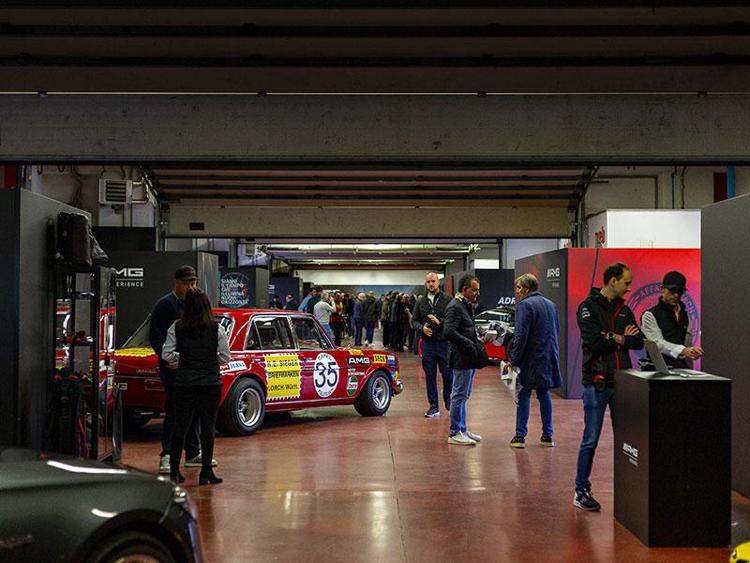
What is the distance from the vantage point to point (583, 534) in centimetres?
586

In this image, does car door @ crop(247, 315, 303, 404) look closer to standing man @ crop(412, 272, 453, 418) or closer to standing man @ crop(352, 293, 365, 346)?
standing man @ crop(412, 272, 453, 418)

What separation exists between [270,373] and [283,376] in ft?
0.83

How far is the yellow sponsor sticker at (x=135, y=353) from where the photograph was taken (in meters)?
9.33

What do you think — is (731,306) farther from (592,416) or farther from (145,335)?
(145,335)

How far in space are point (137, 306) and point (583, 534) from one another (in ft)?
36.8

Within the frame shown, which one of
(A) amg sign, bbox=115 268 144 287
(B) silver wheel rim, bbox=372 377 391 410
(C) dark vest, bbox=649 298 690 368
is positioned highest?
(A) amg sign, bbox=115 268 144 287

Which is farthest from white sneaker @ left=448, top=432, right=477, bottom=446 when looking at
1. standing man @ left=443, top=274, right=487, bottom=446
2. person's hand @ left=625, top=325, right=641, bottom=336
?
person's hand @ left=625, top=325, right=641, bottom=336

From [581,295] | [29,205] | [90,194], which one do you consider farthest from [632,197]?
[29,205]

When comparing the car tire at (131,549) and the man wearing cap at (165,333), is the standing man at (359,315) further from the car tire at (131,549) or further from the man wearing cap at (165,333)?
the car tire at (131,549)

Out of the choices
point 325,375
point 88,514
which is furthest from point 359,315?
point 88,514

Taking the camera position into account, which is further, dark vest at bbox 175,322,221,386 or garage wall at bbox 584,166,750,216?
garage wall at bbox 584,166,750,216

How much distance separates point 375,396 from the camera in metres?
11.7

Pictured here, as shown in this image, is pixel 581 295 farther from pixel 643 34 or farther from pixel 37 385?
pixel 37 385

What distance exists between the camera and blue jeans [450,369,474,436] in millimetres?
9172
────────────────
> **TASK REQUIREMENTS**
All of the material above should be reproduced exactly, except the pictures.

> **WRITTEN RESPONSE**
What is the distance from the vantage point to point (583, 534) in centimetres?
586

In this image, does car door @ crop(247, 315, 303, 404) look closer to standing man @ crop(412, 272, 453, 418) or closer to standing man @ crop(352, 293, 365, 346)?
standing man @ crop(412, 272, 453, 418)

What separation exists between [270,373] and [283,376] in ft?
0.83

How far is the yellow sponsor sticker at (x=135, y=353) from where the photograph was taken (in meters)?
9.33

What do you think — is (731,306) farther from (592,416) or farther from (145,335)?
(145,335)

How far in space are point (137, 306) and point (583, 534) from one another (in ft)?
36.8

Within the frame shown, which one of
(A) amg sign, bbox=115 268 144 287
(B) silver wheel rim, bbox=372 377 391 410
(C) dark vest, bbox=649 298 690 368
is positioned highest?
(A) amg sign, bbox=115 268 144 287

Which is farthest from white sneaker @ left=448, top=432, right=477, bottom=446 when looking at
1. standing man @ left=443, top=274, right=487, bottom=446
2. person's hand @ left=625, top=325, right=641, bottom=336
?
person's hand @ left=625, top=325, right=641, bottom=336

From [581,295] | [29,205] | [90,194], which one do you consider farthest from [632,197]?
[29,205]

When comparing the car tire at (131,549) and the man wearing cap at (165,333), is the standing man at (359,315) further from the car tire at (131,549) or further from the man wearing cap at (165,333)?
the car tire at (131,549)

Out of the choices
point 325,375
point 88,514
which is furthest from point 359,315?
point 88,514

Taking the camera position into account, which is further, dark vest at bbox 175,322,221,386 or garage wall at bbox 584,166,750,216?
garage wall at bbox 584,166,750,216

How much distance separates point 375,396 from the camera in metres?
11.7

Pictured here, as shown in this image, is pixel 581 295 farther from pixel 643 34 or farther from pixel 37 385?
pixel 37 385

What distance exists between the camera and blue jeans [450,369,474,436] in millimetres?
9172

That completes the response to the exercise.